## Do this
Repeat each of the items below word for word, including the answers, but leave out the pictures.

## Provided data

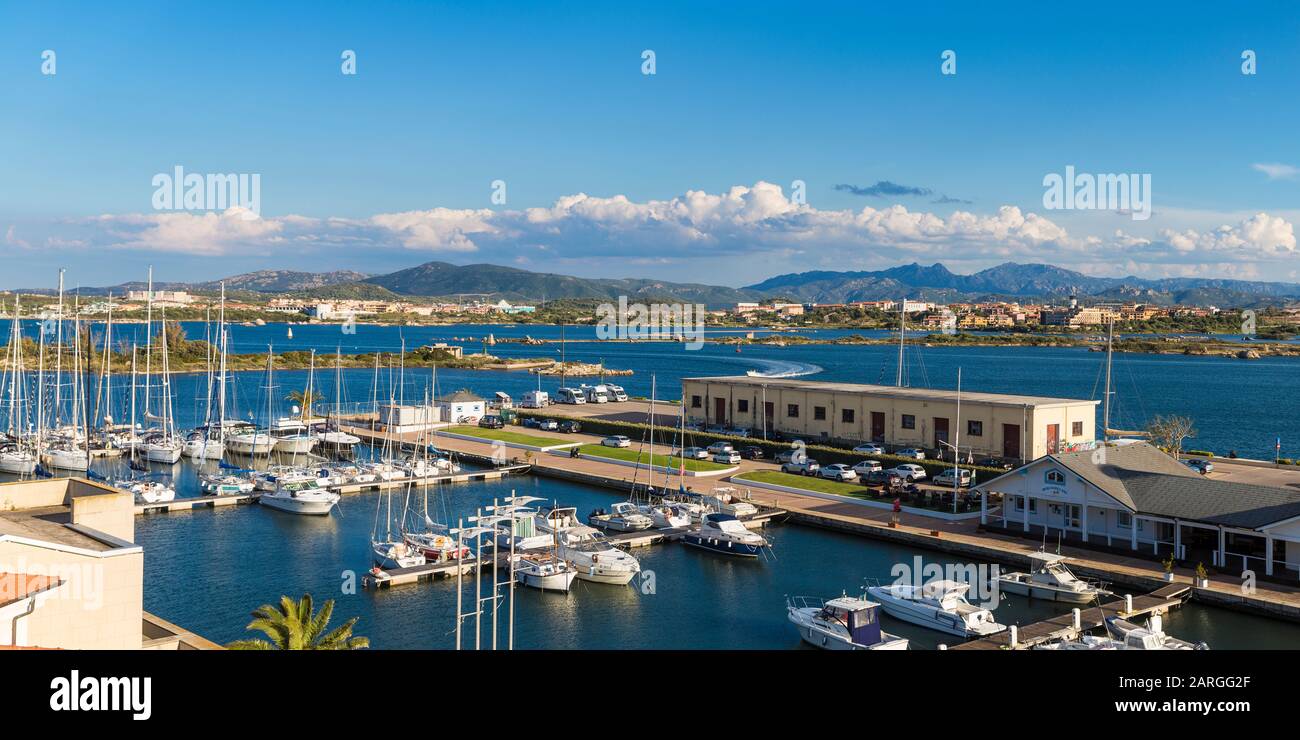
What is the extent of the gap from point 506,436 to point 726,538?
2225 centimetres

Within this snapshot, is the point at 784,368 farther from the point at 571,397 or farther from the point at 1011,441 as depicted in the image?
the point at 1011,441

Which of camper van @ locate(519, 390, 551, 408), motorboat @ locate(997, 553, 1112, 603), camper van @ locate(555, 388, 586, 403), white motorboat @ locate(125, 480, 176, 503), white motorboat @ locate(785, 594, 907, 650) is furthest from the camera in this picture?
camper van @ locate(555, 388, 586, 403)

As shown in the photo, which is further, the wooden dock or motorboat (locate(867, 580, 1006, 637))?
motorboat (locate(867, 580, 1006, 637))

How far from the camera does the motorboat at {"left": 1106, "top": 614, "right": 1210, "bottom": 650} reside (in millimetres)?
16750

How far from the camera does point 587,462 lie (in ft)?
129

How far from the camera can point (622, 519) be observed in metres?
28.6

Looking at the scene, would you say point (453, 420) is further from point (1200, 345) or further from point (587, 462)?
point (1200, 345)

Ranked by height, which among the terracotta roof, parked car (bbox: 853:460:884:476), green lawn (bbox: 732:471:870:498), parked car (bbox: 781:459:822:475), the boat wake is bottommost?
green lawn (bbox: 732:471:870:498)

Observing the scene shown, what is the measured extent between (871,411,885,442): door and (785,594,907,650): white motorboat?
1892cm

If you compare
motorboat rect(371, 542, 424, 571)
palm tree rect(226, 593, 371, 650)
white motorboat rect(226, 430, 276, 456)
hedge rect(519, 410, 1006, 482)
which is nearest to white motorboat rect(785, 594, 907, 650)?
palm tree rect(226, 593, 371, 650)

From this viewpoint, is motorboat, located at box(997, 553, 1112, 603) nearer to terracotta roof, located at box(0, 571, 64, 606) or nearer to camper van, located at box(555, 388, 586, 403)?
terracotta roof, located at box(0, 571, 64, 606)

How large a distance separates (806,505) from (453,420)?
1005 inches

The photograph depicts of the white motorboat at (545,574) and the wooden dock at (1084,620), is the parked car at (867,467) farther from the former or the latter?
the white motorboat at (545,574)
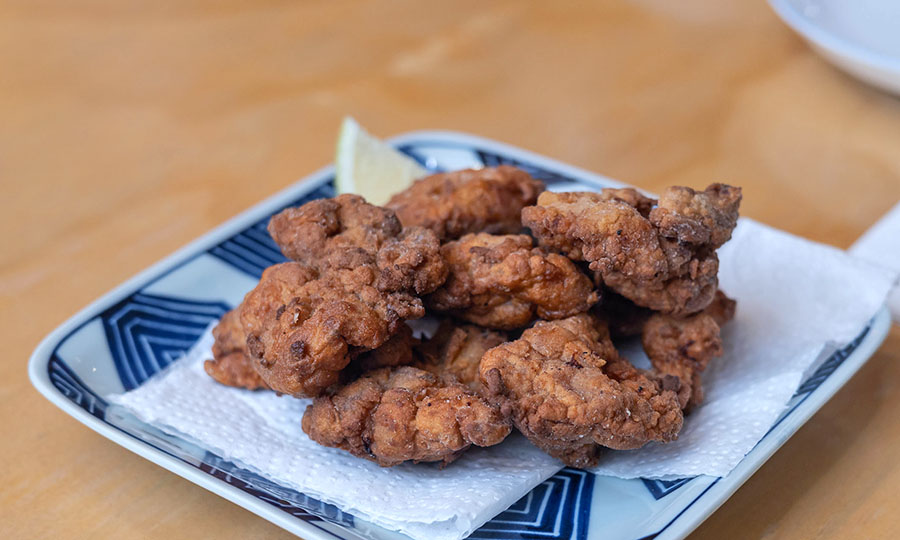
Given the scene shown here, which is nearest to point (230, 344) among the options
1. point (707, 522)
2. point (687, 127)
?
point (707, 522)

## Worked answer
What is the extent of the gap from point 506,436 to point 726,538?
2225 centimetres

Within this snapshot, is the point at 784,368 farther from the point at 571,397 or farther from the point at 1011,441 as depicted in the image?
the point at 1011,441

Which of camper van @ locate(519, 390, 551, 408), motorboat @ locate(997, 553, 1112, 603), camper van @ locate(555, 388, 586, 403), white motorboat @ locate(125, 480, 176, 503), white motorboat @ locate(785, 594, 907, 650) is furthest from the camera in this picture?
camper van @ locate(555, 388, 586, 403)

As shown in the photo, which is further, the wooden dock or motorboat (locate(867, 580, 1006, 637))?
motorboat (locate(867, 580, 1006, 637))

How far from the camera does the motorboat at {"left": 1106, "top": 614, "right": 1210, "bottom": 650} reside (in millimetres)?
16750

How far from the camera does point 587,462 lie (in ft)?
129

How far from the camera can point (622, 519) be observed in metres?
28.6

Looking at the scene, would you say point (453, 420) is further from point (1200, 345) or further from point (587, 462)?
point (1200, 345)

Ranked by height, which among the terracotta roof, parked car (bbox: 853:460:884:476), green lawn (bbox: 732:471:870:498), parked car (bbox: 781:459:822:475), the boat wake is bottommost?
green lawn (bbox: 732:471:870:498)

Observing the scene shown, what is the measured extent between (871,411,885,442): door and (785,594,907,650): white motorboat?
1892cm

If you compare
motorboat rect(371, 542, 424, 571)
palm tree rect(226, 593, 371, 650)
white motorboat rect(226, 430, 276, 456)
hedge rect(519, 410, 1006, 482)
which is nearest to white motorboat rect(785, 594, 907, 650)?
palm tree rect(226, 593, 371, 650)

From this viewpoint, is motorboat, located at box(997, 553, 1112, 603) nearer to terracotta roof, located at box(0, 571, 64, 606) or nearer to camper van, located at box(555, 388, 586, 403)?
terracotta roof, located at box(0, 571, 64, 606)

How large a distance separates (806,505) from (453,420)?
1005 inches

The photograph depicts of the white motorboat at (545,574) and the wooden dock at (1084,620), is the parked car at (867,467) farther from the former or the latter?
the white motorboat at (545,574)
Given the scene shown here, which is nearest to point (230, 344) among the options
1. point (707, 522)
2. point (687, 127)
?
point (707, 522)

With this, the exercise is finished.